Another such moment came last September, when four Republican and two Democratic congressmen—led by anti-abortion stalwart Rep. Trent Franks (R-AZ)—proposed a new bill to the House: the Susan B. Anthony Prenatal Nondiscrimination Act of 2008, which would “prohibit discrimination against the unborn on the basis of sex or race, and for other purposes.” (The invocation of Anthony’s name is in keeping with the anti-abortion makeover of the early feminist leader as an anti-abortion champion.) Though the bill has now expired, and never stood much of a chance, the fact of its introduction marked the mainstreaming of a once-fringe argument.
Anti-abortion activists routinely compare Roe v. Wade to the Dred Scott decision to further an “abortion as slavery” analogy—akin to the controversial but commonplace language of an “abortion Holocaust”—comparing their fight to the struggle for civil rights or abolition.
Lynching is for Amateurs
Lately, however, anti-abortion groups don’t simply seize the mantle of abolitionism, but argue directly that abortion is a concerted attack on people of color. Black and brown populations are, according to the new rhetoric, allegedly targeted for aggressive population control by abortion providers who deliberately place clinics in inner-city, low-income neighborhoods, resulting in higher rates of abortion among Latina and black women in the United States compared to white women.

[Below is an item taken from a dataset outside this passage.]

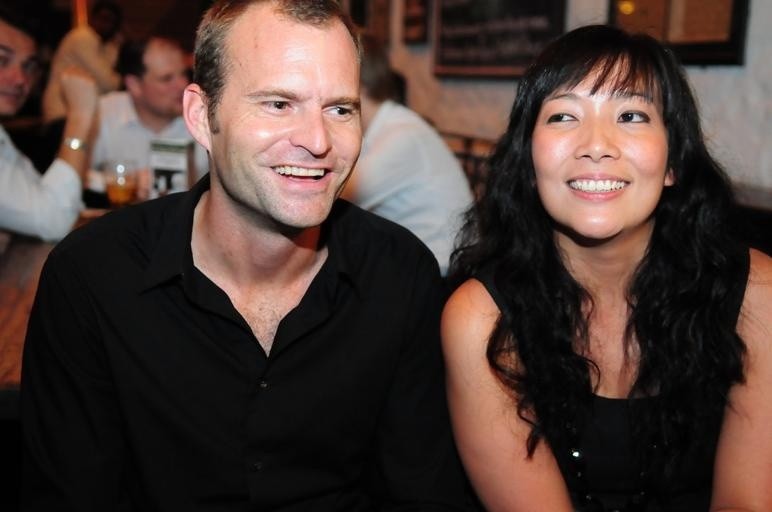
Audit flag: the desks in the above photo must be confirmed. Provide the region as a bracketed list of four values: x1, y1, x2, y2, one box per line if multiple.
[0, 207, 146, 394]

Though two recent studies by the Guttmacher Institute found that these statistics were due simply to a higher incidence of unwanted pregnancies among women of color—“No conspiracy theories needed,” remarked Guttmacher—anti-abortion activists continue to claim that providers are targeting black and Latino populations, and have leafleted inner-city neighborhoods with denunciations of “Klan Parenthood,” juxtaposing images of lynchings and aborted fetuses with the slogan “lynching is for amateurs.” The argument’s popularity is climbing, spurring numerous rallies, publications, and organizations devoted to spreading word of abortion providers’ supposedly racist motives. Indeed, Rep. Franks, the lead sponsor of the Susan B. Anthony bill, said he was inspired by a Washington DC abortion clinic protest last April that denounced the “black genocide” of abortion.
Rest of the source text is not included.